It is defined as a disorder in which there is a rare occurrence and is genetic in nature. It includes the mutations in the SF1 transcription factor and congenital adrenal hypo plasia. It occurs due to the mutations in DAX 1 gene. The mutations to ACTH receptor gene can lead to the related gene which is known as the All grove syndrome. The mutations in DAX 1 gene may cluster in a syndrome with a glycerol kinas deficiency. It occurs with other symptoms when DAX 1 gene is removed along with the number of other genes.

What is impaired steroid genesis?

It is defined as a disorder in which there is adrenal gland needs cholesterol which is changed into the steroid hormones and form a cortisol. There is an interruption in the delivery of cholesterol which includes the smith lemli optiz syndrome along with the abeta lipo proteinemia. The congenital adrenal hyper plasia is the most common form of synthetic problems. There is a lipoid CAH which occur due to the deficiency of St AR and mitochondrial DNA mutations. There are some medicines which interfere with the steroid synthesis enzymes. It includes the ketoconazole. There are some medicines which accelerate the normal breakdown of hormones. It occurs by the liver and includes the rifampicin and phenytoin.

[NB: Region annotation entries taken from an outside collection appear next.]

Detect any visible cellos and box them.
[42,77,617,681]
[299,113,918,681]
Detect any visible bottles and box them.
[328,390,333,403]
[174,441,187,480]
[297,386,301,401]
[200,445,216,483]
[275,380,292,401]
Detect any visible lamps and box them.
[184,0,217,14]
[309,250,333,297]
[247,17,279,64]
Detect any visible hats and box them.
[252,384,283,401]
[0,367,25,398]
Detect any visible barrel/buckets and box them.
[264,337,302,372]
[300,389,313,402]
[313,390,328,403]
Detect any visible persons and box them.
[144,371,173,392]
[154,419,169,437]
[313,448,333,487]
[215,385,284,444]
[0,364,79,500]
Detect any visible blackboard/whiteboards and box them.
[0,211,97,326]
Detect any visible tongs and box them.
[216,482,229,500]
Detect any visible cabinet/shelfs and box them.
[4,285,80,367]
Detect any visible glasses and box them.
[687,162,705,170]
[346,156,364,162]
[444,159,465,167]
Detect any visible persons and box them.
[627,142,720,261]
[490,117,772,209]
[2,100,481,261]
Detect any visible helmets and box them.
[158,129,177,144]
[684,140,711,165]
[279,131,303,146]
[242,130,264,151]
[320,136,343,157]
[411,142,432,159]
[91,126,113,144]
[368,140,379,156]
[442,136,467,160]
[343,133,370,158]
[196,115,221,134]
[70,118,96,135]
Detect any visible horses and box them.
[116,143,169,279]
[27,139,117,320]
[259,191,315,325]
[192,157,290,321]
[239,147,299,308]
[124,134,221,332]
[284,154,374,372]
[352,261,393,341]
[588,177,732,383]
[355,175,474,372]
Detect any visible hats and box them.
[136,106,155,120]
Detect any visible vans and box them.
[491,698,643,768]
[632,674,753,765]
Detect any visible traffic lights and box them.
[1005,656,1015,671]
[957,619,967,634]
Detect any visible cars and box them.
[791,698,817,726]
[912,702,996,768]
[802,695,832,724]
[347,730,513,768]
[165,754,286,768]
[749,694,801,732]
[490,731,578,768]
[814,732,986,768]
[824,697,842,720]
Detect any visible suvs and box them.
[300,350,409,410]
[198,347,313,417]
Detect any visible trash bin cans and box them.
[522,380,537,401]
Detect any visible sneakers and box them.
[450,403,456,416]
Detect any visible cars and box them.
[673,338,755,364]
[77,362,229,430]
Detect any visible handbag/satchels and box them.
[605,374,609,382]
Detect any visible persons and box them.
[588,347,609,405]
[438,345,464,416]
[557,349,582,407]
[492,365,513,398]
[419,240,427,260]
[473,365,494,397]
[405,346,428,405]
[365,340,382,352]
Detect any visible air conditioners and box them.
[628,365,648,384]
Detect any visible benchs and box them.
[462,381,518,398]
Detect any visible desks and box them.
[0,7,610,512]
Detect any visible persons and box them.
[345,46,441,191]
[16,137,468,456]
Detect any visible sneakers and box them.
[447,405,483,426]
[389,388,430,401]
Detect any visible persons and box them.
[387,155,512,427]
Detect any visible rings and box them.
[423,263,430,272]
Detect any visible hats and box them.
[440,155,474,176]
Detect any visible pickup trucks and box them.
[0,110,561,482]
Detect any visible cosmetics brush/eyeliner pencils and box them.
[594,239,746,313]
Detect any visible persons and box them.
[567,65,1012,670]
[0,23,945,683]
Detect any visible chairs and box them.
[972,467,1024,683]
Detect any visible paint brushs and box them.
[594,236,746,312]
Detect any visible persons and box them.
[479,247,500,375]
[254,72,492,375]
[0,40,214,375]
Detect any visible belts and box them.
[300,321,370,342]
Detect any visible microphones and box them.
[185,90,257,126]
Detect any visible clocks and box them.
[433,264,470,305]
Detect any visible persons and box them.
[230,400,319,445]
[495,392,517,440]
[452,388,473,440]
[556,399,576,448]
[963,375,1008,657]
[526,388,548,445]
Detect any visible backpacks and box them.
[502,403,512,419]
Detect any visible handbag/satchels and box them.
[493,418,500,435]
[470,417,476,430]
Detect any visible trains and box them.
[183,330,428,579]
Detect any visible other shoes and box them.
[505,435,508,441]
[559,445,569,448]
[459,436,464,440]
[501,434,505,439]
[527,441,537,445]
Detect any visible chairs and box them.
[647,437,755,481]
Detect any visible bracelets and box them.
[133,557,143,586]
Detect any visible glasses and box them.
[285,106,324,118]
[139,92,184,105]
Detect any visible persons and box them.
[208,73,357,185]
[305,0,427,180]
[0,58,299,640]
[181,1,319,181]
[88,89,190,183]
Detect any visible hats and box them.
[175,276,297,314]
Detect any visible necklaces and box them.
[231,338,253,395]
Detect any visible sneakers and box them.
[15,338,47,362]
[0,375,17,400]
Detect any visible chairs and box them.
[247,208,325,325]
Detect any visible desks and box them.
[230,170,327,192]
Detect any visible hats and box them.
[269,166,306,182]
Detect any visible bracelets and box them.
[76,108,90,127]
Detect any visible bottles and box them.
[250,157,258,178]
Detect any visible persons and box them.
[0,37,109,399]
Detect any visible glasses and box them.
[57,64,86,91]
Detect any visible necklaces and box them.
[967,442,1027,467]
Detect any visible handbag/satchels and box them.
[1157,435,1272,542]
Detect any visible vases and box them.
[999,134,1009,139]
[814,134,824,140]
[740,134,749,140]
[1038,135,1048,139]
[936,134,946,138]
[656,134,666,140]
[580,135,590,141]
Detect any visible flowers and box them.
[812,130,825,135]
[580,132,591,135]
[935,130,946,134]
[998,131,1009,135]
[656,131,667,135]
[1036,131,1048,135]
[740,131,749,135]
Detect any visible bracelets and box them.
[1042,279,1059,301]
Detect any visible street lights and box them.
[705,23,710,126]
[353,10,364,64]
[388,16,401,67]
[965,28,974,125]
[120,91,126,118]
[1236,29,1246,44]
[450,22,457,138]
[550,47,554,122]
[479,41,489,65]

What is adrenal destruction?

It is defined as a disorder in which there is an auto immune adrenalitis. In this there is an auto immune destruction of the adrenal cortex due to the antibodies against the enzyme 21 hydroxylase. It is a common cause of this disorder mainly in the teenagers and adults. It can be isolated or may be present in the context of auto immune poly endocrine disorder which is referred as APS type 1 or 2. It is also a feature of adreno leuko dystrophy which is referred as the ALD. The adrenal glands can be involved in a metastasis in which the cancer cells are spread everywhere from the lungs. There is a hemoorhage which occur in the case of water house syndrome or anti phosphor lipid syndrome. It occurs in the certain infections like tuber culosis and histo plasmosis. One can also observe the deposition of abnormal protein. It is also known as amyloidosis.

What is the epidemiology of Addison’s disease?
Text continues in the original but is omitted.